Tale Of A 'Maverick'

June 8, 1998
As fate would have it, F. Kenneth Iverson did wind up working for a big steel company. In fact, he built one. But he did it his way -- cultivating a culture where wide-awake employees keep setting productivity records that are the envy of the steel industry. He also has spurned textbook formulas, defied Wall Street, and refused to create a mission statement.

While working on his master's degree in mechanical engineering at Purdue University, Ken Iverson got his first close-up look at steelmaking during a field trip to a large integrated mill in Gary, Ind. The year was 1947 -- and he wasn't overly impressed with what he saw.

"It was late afternoon," he told a Purdue alumni publication some years later. "Going through the plant, we actually had to step over workers who were falling asleep there. I decided right then that I didn't ever want to work for a big steel company."

As fate would have it, F. Kenneth Iverson did wind up working for a big steel company. In fact, he built one. But he did it his way -- cultivating a culture where wide-awake employees keep setting productivity records that are the envy of the steel industry. He also has spurned textbook formulas, defied Wall Street, and refused to create a mission statement.

**WHAT IS NEEDED**: List the three actions attributed to Iverson in the sentence of the Iverson profile that begins "He also has". The listing that follows has no connection to the profile of Ken Iverson.

**RECORDED DATA**:
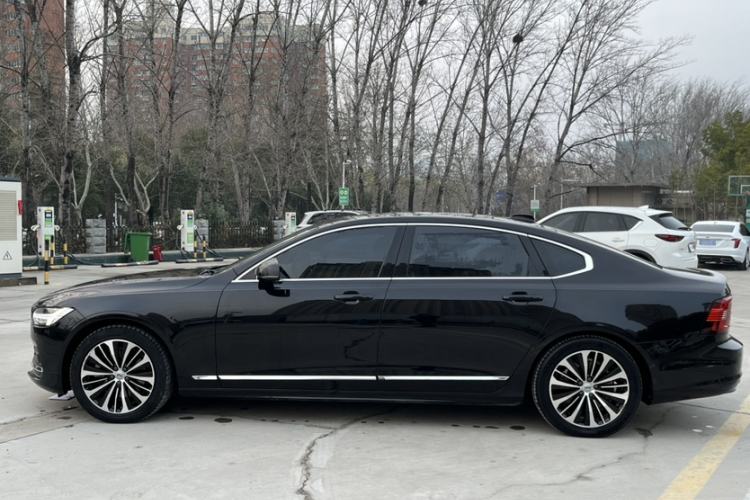 Used Volvo S90 2024 B5 Zhiyi Luxury Edition Exterior 3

**SOLUTION**:
- Spurned textbook formulas
- Defied Wall Street
- Refused to create a mission statement